Tuesday, November 4, 2025

Intuitive vacuum polarization model in QED

Let us finally try to construct an intuitive vacuum polarization model in QED, such that the model is not just hand waving.


                                        |  q momentum
                                        v      gained by e-
                         v ≈ c                 
                    e-  • --->
                                      R = distance e- proton+
                     /  |   \
                   |     |     |      E strong field,
                     \  |   /          dense energy
     
                         ● proton+


When e- passes close to the proton, the total energy of the electric field E drops, but the field between the two particles becomes stronger, its energy grows, and this growing energy creates a repulsion between the particles. The repulsion, of course, cannot cancel the overall attraction, but the repulsion is significant.

Vacuum polarization can reduce the energy of the field between the particles, and make the attraction stronger.

Vacuum polarization adds a new degree of freedom to the system. The field between the particles can use this freedom to reduce the total energy of the system. It is a good guess that if the energy W can escape to the Dirac field, then the total energy of the system is reduced by W.

When the electron passes the proton at a distance R, the spatial size of the extra strong field E close to the proton is ~ R, and the time is ~ R / c. It is a smooth disturbance pulse ("bump") of those dimensions. The wavelength of the momentum exchange q is ~ 861 R. But let us first analyze this semiclassically in the zone of the size R. We Fourier decompose the bump. The most important components have the wavelength ~R.

The bump is the sum of the field of the electron and the proton. When they are close, the energy density of that part of the electric field E is double the sum of the individual fields.


The Feynman diagram


    mildly relativistic
    e- •  --------------------------------------
                          | 
                          | q virtual photon
                          |
                       /     \  k   virtual electron-positron
                       \     /       pair
                          |  
                          | q virtual photon
                          |
       ● ---------------------------------------
  proton+
  static


The transient electric field E of the bump disturbs the Dirac field, through the coupling.
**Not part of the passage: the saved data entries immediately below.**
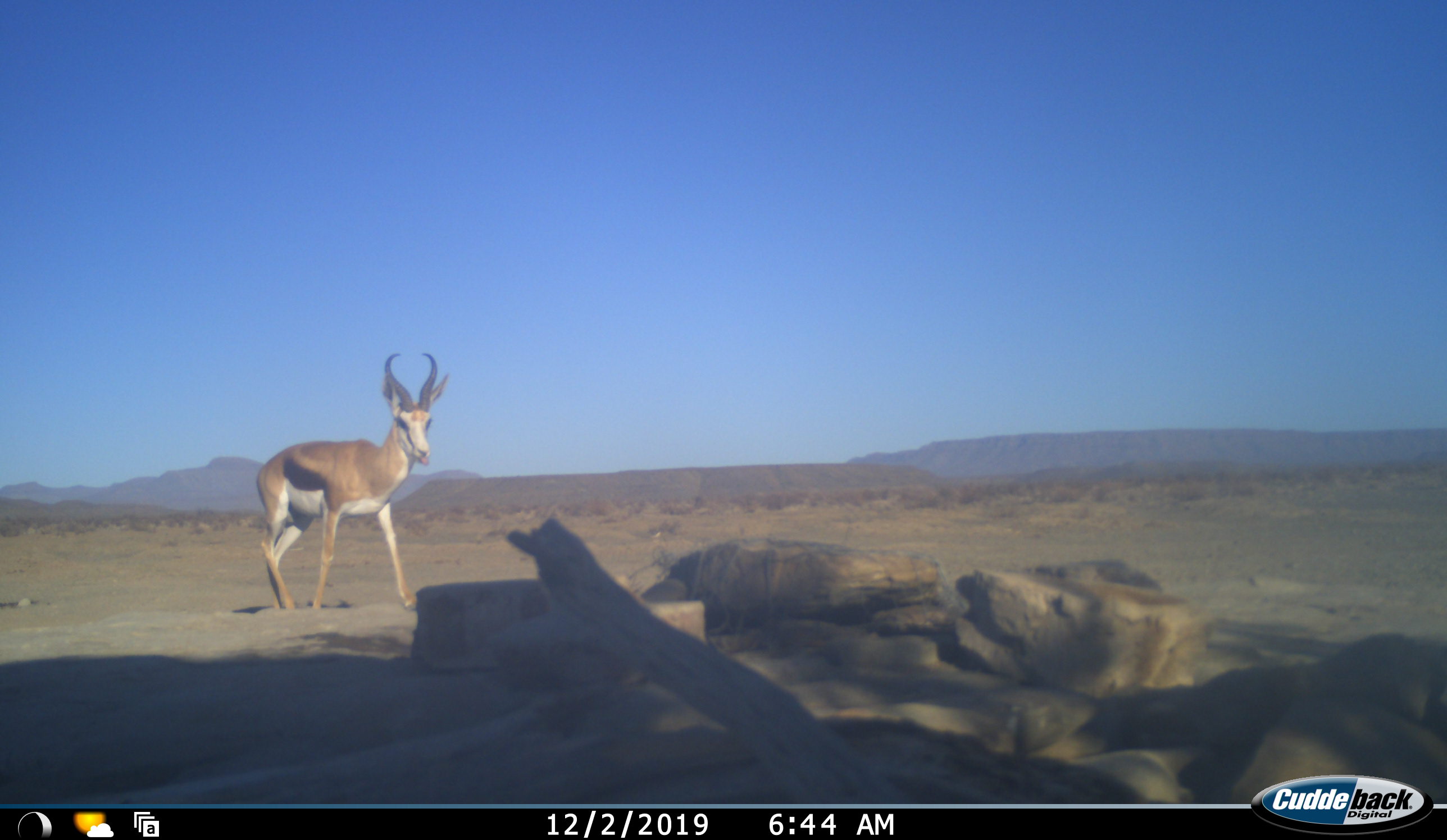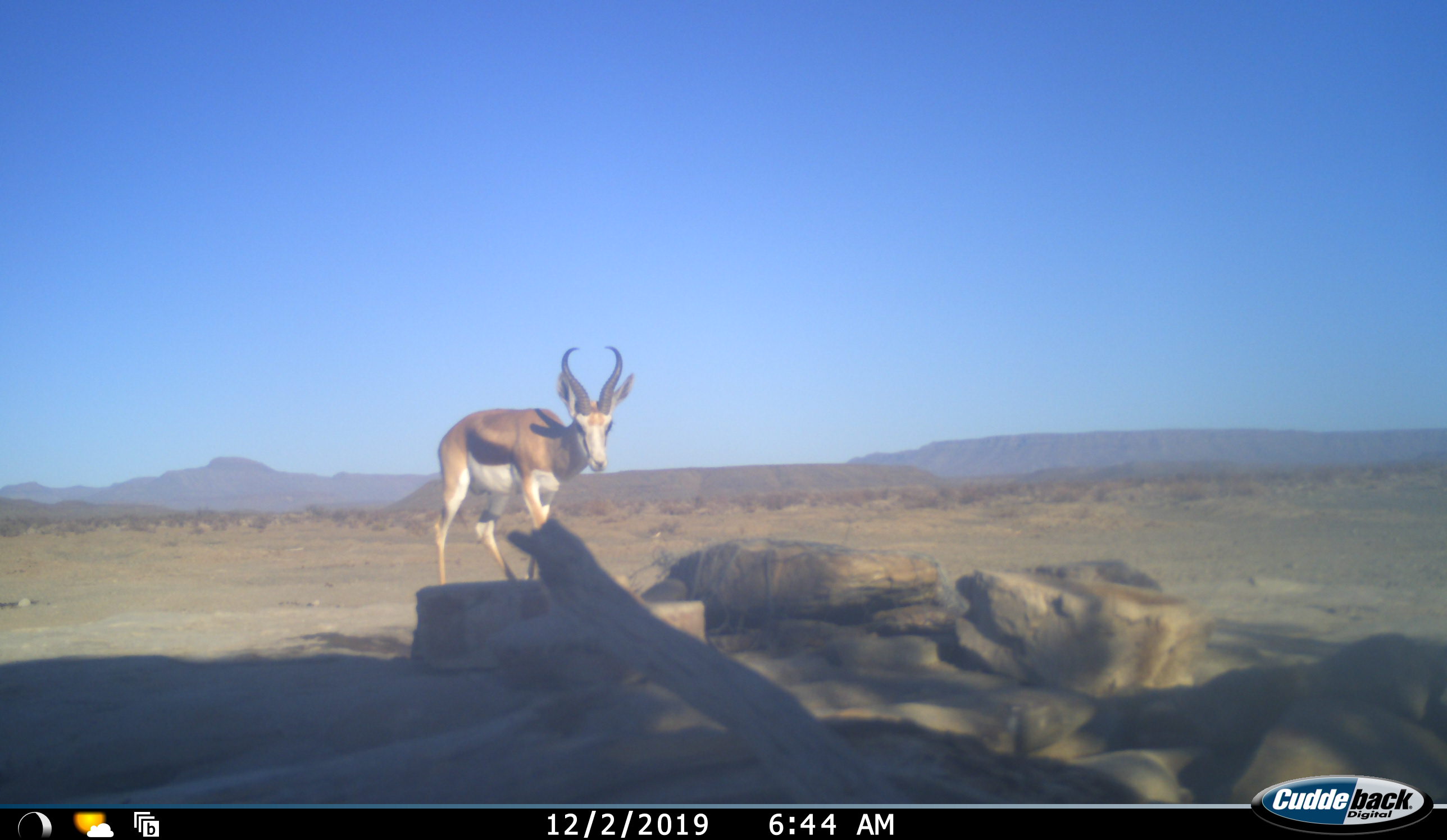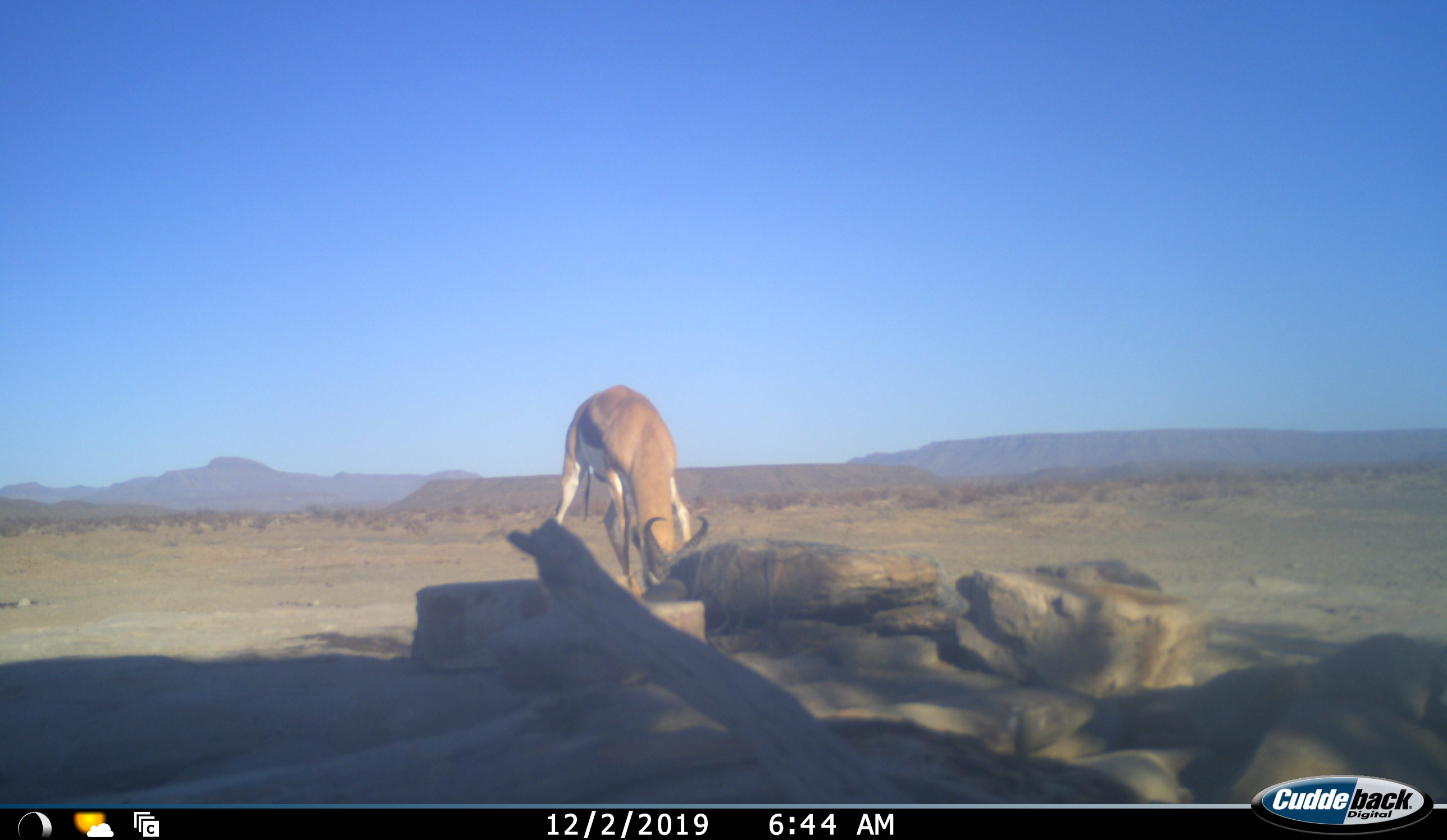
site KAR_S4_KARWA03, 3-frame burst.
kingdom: Animalia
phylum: Chordata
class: Mammalia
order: Artiodactyla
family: Bovidae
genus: Antidorcas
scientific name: Antidorcas marsupialis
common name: springbok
Springbok (Antidorcas marsupialis), count 1. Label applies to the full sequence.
We can construct the disturbance with Green's functions of the Dirac field.

We can imagine that q above is the bump in E. It hits the Dirac field. The hit will create Fourier components k according to the propagator of the Dirac field. Because the bump is smooth, destructive interference will mostly cancel out |k| > |q|.

If q creates a virtual pair, then q will be absorbed to the pair, and the energy of the field E will weaken accordingly.
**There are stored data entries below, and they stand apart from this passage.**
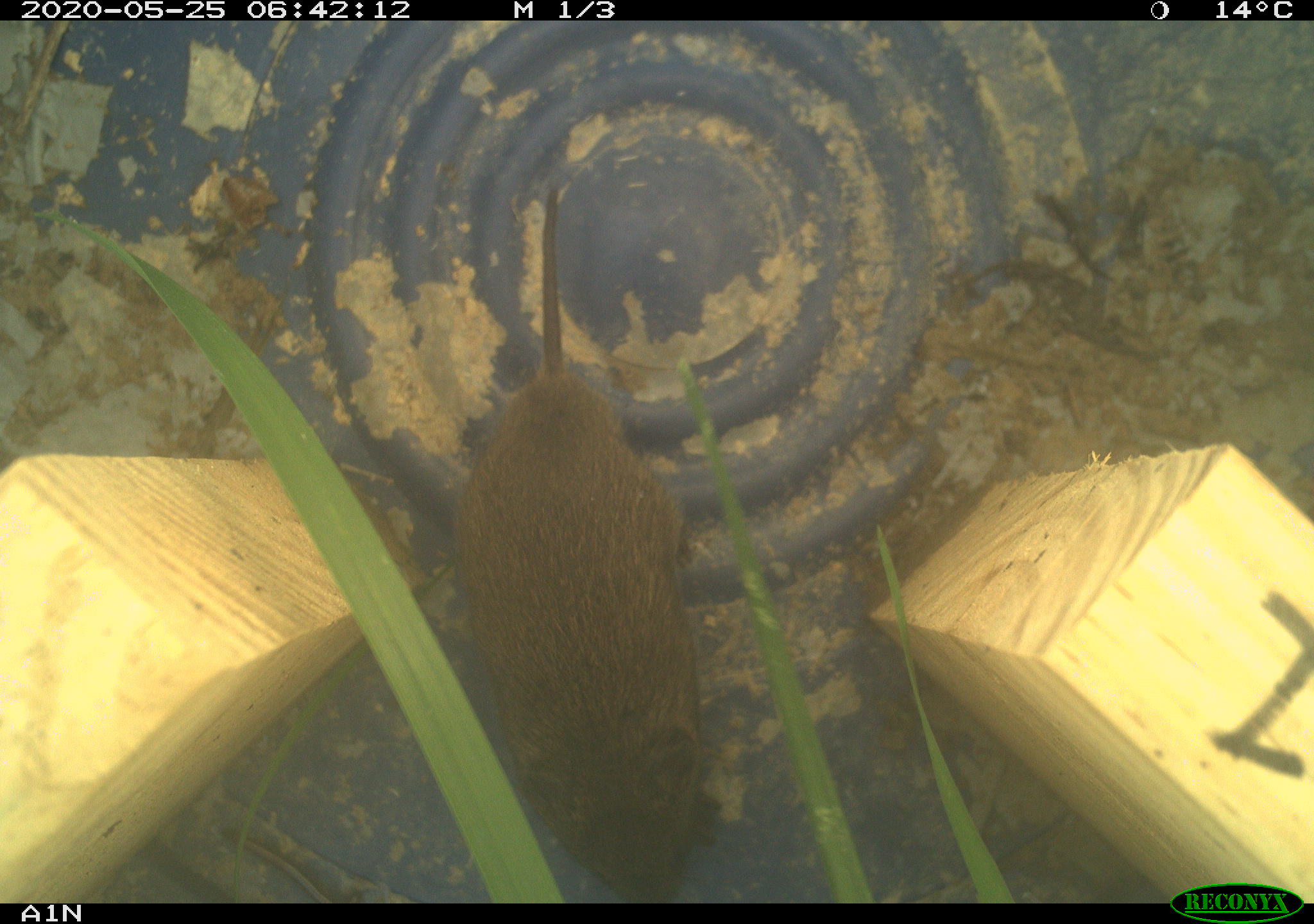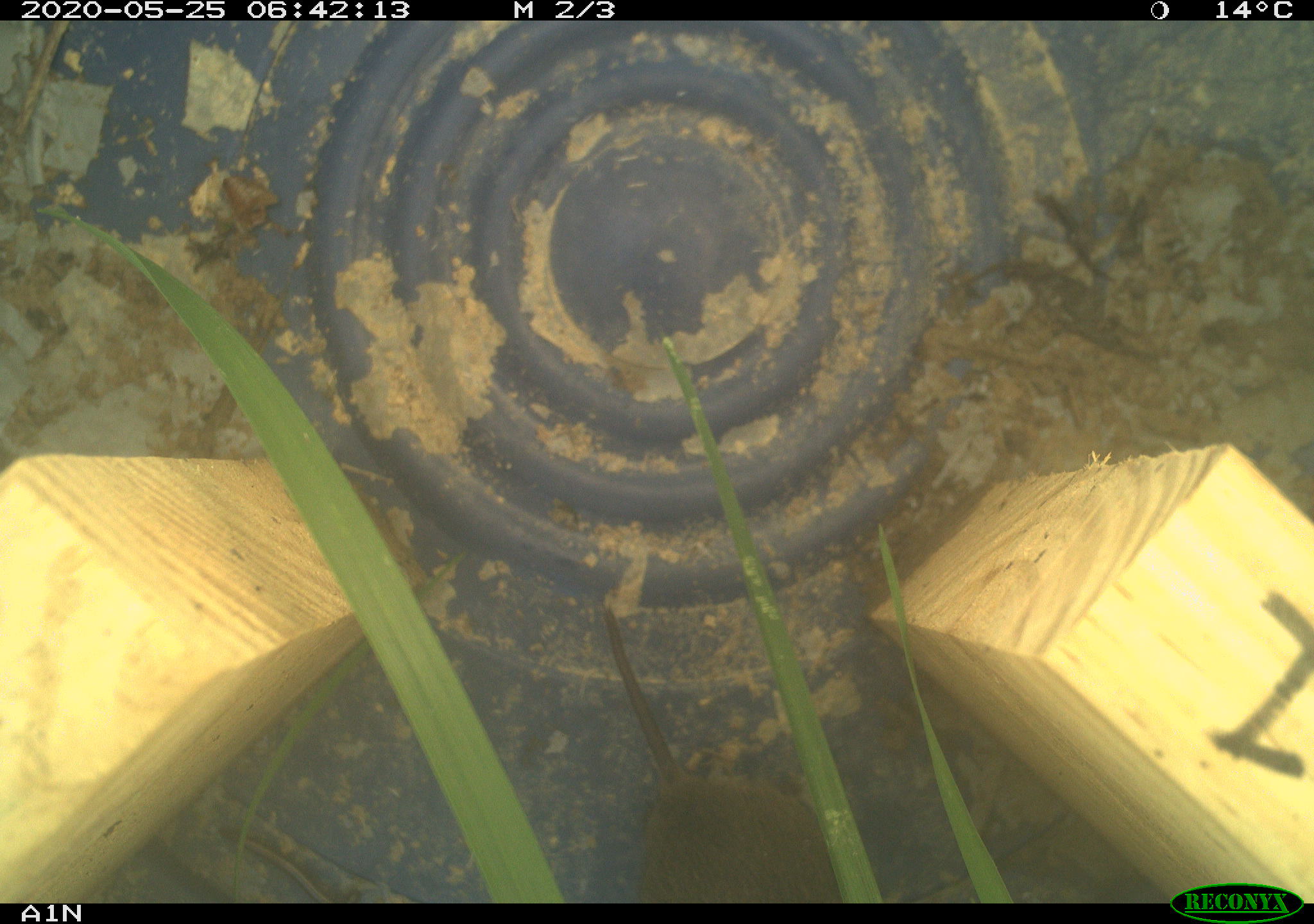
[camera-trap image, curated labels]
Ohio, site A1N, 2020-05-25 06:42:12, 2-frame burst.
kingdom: Animalia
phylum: Chordata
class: Mammalia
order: Rodentia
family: Cricetidae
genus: Microtus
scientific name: Microtus pennsylvanicus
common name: meadow vole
If the pair is long-lived, then the virtual pair will survive for the whole transit of the electron past the proton. The pair will reduce the energy of the field E for a long time. The pair will not escape as a real pair, because the electron e- is only mildly relativistic and cannot donate 1.022 MeV. The pair eventually must annihilate and give q back to E.

A good guess is that a long-lived virtual pair increases the attraction of the electron and the proton as if an extra momentum exchange q would happen between the electron and the proton.

A long-lived pair is called "almost-bremsstrahlung".

For q = 0, no almost-bremsstrahlung will happen. In the standard vacuum polarization calculation, this is represented by the integral

       Π(0).

If q ≠ 0, then there will be almost-bremsstrahlung:

       Π(0)  -  Π(q²).

In the vertex correction we saw that bremsstrahlung appeared as a missing part of the electric form factor F₁(q²) integral. The integral F₁(0) describes the process when the electric field of the electron can keep up with the movement of the electron. Bremsstrahlung is the field which "broke free".

Another way to view q ≈ 0: then R is large, and the transit of the electron past the proton lasts for a long time. Any virtual pair created by the bump will have plenty of time to annihilate, and they will not be able to reduce the average energy of E much.

The role of the coupling constants in the pair loop. We can understand why there is the (small) coupling constant e² / (4 π) in the first vertex which creates the virtual pair from q. But, since the pair necessarily has to annihilate as the electron leaves the proton, why is there the second coupling constant e² / (4 π) at the second vertex? Why is the coupling constant not 1?

One of the reasons might be time symmetry. The process must look the same if we reverse time.

Above we assumed natural units. In them, the coupling constant is e² / (4 π) ≈ 1/137.


The bump in E is at least crudely modeled by a single hit with a blunt hammer. The bump of the increasing E hits the Dirac field, and this hit, at least crudely, is like a hit with a blunt hammer. This partially explains the curious feature of Feynman diagrams that they seem to model complex processes with a single hammer strike. Why not 100 strikes?


Quantum magnification hypothesis
















Above we analyzed the classical electric field E between the point particles e- and proton+. The Fourier decomposition of E has wavelengths which are ~ 1/861 of the electron Compton wavelength. Quantum phenomena only can have a resolution of ~ the Compton wavelength. Therefore, the wave representation of the process in a Feynman diagram must have waves ~ 861 times longer than the classical description. Is this a problem? Does calculating with a 861 X magnification produce the same results as the classical calculation?

We know that the simplest Feynman diagrams calculates elastic scattering probabilities which agree with classical formulae with point charges. At least in that basic case, the magnification works.